Я понял: погода ломалась,
накатывался перелом,
когда топором вырубалось
всё то, что писалось пером;
когда отсыревшая спичка
от медленного сквозняка
шипела и фыркала вспышка,
как кошка во тьме чердака.
И я, ослепленный доверьем,
не ведал, что мне на роду,
но пристально слушал деревья,
уставив глаза в темноту…
1963
* * * («Еще темны леса, еще тенисты кроны…»)

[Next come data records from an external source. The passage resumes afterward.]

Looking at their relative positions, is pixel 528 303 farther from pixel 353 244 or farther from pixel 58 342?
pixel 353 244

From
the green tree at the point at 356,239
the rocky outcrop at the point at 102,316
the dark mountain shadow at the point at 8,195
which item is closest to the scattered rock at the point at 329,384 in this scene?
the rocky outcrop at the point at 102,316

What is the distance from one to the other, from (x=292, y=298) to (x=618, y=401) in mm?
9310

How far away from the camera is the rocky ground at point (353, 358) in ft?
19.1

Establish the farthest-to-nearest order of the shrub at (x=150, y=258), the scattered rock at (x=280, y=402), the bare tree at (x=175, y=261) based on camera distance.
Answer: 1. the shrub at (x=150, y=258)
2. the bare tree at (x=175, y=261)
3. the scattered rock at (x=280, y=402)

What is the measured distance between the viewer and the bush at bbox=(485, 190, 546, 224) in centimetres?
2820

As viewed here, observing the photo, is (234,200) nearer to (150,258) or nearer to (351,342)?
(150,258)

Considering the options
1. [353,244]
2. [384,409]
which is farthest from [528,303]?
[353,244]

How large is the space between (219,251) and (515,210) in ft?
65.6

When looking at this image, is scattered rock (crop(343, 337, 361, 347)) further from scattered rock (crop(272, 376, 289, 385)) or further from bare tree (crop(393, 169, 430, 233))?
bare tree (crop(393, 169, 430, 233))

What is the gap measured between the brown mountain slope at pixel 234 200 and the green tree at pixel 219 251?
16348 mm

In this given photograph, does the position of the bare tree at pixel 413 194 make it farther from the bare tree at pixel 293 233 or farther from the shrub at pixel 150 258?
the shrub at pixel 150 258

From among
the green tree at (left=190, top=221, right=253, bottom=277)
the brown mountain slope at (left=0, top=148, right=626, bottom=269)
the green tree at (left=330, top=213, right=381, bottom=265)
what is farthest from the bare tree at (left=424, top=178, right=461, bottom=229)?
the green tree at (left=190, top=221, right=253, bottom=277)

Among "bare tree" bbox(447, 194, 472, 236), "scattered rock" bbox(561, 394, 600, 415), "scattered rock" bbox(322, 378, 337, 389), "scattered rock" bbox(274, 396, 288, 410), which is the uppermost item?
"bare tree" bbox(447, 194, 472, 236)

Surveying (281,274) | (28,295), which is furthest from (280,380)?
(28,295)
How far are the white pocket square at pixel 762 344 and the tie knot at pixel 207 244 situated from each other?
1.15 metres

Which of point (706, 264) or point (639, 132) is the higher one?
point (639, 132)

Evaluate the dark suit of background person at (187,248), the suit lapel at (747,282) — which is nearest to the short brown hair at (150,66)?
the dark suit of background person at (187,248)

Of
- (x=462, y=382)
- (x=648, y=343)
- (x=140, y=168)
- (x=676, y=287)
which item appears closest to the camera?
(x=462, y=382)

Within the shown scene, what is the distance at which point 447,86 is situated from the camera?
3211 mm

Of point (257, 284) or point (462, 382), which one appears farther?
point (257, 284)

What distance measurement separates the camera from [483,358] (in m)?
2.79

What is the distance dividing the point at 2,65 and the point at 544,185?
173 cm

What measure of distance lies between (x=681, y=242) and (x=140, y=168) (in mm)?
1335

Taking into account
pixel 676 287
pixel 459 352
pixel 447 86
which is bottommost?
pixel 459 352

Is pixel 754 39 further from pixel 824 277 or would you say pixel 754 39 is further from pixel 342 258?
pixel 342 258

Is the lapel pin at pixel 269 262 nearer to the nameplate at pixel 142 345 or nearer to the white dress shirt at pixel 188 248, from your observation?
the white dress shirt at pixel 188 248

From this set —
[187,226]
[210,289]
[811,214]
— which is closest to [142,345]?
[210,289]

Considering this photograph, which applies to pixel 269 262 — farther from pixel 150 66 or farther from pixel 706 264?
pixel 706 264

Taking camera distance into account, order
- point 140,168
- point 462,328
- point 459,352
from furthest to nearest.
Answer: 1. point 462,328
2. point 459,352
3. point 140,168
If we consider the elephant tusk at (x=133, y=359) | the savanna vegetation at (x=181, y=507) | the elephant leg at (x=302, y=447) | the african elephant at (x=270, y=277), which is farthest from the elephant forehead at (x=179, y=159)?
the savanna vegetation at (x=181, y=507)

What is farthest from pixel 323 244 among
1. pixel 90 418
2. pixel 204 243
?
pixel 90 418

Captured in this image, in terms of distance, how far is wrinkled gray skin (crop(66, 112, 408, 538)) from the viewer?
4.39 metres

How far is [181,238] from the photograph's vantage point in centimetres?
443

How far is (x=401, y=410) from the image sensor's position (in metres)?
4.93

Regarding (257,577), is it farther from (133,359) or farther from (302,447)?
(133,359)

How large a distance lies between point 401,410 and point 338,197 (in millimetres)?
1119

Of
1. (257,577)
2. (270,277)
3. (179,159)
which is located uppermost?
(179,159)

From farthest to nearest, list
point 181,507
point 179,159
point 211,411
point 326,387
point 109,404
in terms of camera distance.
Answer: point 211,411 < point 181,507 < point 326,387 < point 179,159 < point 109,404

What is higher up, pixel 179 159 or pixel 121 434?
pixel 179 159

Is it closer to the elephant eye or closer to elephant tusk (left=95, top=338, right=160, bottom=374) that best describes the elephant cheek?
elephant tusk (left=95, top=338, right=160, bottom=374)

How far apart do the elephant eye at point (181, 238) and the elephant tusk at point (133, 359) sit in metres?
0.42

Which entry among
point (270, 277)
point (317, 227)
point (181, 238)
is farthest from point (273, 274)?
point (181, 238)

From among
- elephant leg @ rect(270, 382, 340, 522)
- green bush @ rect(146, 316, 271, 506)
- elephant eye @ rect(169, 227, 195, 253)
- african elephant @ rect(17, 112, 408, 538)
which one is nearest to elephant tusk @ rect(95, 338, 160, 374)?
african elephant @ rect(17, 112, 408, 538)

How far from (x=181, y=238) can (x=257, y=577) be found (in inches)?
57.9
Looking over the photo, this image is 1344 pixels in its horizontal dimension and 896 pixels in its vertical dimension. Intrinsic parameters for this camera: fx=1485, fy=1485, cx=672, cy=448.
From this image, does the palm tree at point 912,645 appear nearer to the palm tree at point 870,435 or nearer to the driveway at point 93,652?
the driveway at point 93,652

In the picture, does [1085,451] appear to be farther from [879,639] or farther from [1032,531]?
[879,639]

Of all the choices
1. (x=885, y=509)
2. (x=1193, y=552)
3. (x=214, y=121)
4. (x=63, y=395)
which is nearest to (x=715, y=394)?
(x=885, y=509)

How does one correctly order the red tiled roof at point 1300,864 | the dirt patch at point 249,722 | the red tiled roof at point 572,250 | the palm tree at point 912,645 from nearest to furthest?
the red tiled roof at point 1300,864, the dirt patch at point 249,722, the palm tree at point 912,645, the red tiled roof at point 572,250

Еще темны леса, еще тенисты кроны,
еще не подступил октябрь к календарю,
но если красен клен, а лес стоит зеленый,
 – Гори, лесной огонь! – я говорю.
А он, лесной огонь, до срока затаится,
он в рощу убежит, чтоб схоронить пожар,
но если красен клен –   и роща загорится
и засвистит, как тульский самовар.
Гори, лесной огонь, багровый, рыжий, алый,
свисти в свое дупло тоской берестяной.
Не надо ничего –   ни денег мне, ни славы,
покуда ты горишь передо мной.
У нас одна душа в сквозном и скудном мире,
и дом у нас один –   ни крыши, ни угла.
Гори, лесной огонь, лети на все четыре
и падай на спаленные крыла!
1963
* * * («Гибрид пекарни с колокольней…»)
Гибрид пекарни с колокольней,
завод, где плоть перегорает,
трубою четырехугольной
седьмое небо подпирает.
А отдаленнее и ниже,
вокруг хозяйства заводского –
прах, расфасованный по нишам
в стенах монастыря Донского.
Я, разводя кусты руками,
брожу здесь утром спозаранок,
где урны белыми рядами
глядят на мир из темных рамок.
Глядят глазами тайной тайных,
ведут торжественной строкою
от фотографий моментальных
к монументальному покою.
А мне –   и памяти не надо,
мое со мной, и тем пристрастней
гляжу, не отрывая взгляда,
с улыбкой, может быть, напрасной.
Что смерть? Мне выход не заказан.
Когда черед придет за мною,
перед живыми я обязан
лежать в земле и стать землею.
Она опять придаст мне силы,
я вскину ствол наизготовье,
ветлою встану из могилы
у собственного изголовья.
А им –   ничем не стать отныне:
ни земляникой, ни ветлою.
Их обособила гордыня,
подняв свой пепел над землею.
Ах, мальчик, что он понимает,
когда, захваченный игрою,
их простодушно поливает
водопроводною водою?
1963
* * * («Когда бомбили Мюнхен и предместья…»)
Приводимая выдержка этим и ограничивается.